UAE stocks fell yesterday as a sharp sell-off of Chinese equities began to spread to markets around the world, raising the spectre of financial contagion.
The fate of Greece in the euro zone remained undecided, adding to an increasingly long list of investing woes.
The Abu Dhabi Securities Market General Index slipped 0.68 per cent to 4,692.29, while the Dubai Financial Market Index fell 1.36 per cent to 3,986.6, its lowest level since May 31.
The Dubai market’s fall below the 4,000-point level might hit short-term traders and spark further sell-offs, said traders.
The Shanghai Composite Index, which fell 5.9 per cent yesterday, was down 32 per cent for the past month, even after Chinese authorities tried to stem the market turmoil.
“For Dubai especially we saw that it’s below the 4,000 level, so that added to the pressure, especially for the short-term traders,” said Hani Konquar, a senior equity sales trader at Mubasher Financial Services.
“In the next few days, the global market scenario will continue to have an impact in the very short term because the Greece story still hasn’t been resolved.”
Prices of commodities, including oil, remained volatile, adding to the worries of investors in the Arabian Gulf.
Brent crude dropped as much as 1.7 per cent yesterday before rebounding 0.6 per cent after UAE markets closed.
Countries in the region are heavily reliant on oil revenues.

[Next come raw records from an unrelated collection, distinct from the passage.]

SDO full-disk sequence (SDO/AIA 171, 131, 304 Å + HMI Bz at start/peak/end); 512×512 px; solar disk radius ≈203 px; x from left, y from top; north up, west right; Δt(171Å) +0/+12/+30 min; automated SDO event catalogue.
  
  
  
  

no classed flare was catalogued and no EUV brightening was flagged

In the UAE, local shares have yet to fully recover from the drubbing in the fourth quarter last year when oil prices fell about 30 per cent.

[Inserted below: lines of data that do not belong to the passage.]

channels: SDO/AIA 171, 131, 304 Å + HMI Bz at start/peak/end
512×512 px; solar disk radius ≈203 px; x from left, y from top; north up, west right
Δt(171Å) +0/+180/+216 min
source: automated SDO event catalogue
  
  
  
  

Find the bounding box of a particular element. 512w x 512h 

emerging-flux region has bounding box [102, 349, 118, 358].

Chinese stocks continued to slide even though authorities in the world’s second-largest economy sought to stem the sell-off. They introduced measures such as getting state-run firms to buy equities, allowing companies to halt trading in their shares, and preventing investors with equity stakes of more than 5 per cent to sell in the next six months.
The sell-off in the past month has wiped more than US$3.2 trillion off Chinese stocks, and follows a huge rally that many observers said was speculative and not based on reasonable expectations of economic growth.
Nevertheless, the Shanghai Composite Index is still up 8.4 per cent so far this year. The index had more than doubled in the 12 months leading up to the crash, partly bolstered by investors borrowing money to buy stocks.
“China is the biggest emerging market in terms of financial indexes,” said Simon Kitchen, an investment strategist at EFG-Hermes, an investment bank based in Cairo.
“The volatility that you are seeing in China and the fact that you are seeing a lot of stocks being suspended means that a lot of emerging markets investors may be feeling risk-averse.
“This is being transmitted to our markets, particularly Dubai, which is highly correlated to the emerging market index.”
However, Kinger Lau, a China strategist at Goldman Sachs in Hong Kong, predicts that the CSI 300 China Index will rally 27 per cent next year as Beijing acts to shore up investor confidence and lowers interest rates.
“It’s not in a bubble yet. China’s government has a lot of tools to support the market,” said Mr Lau.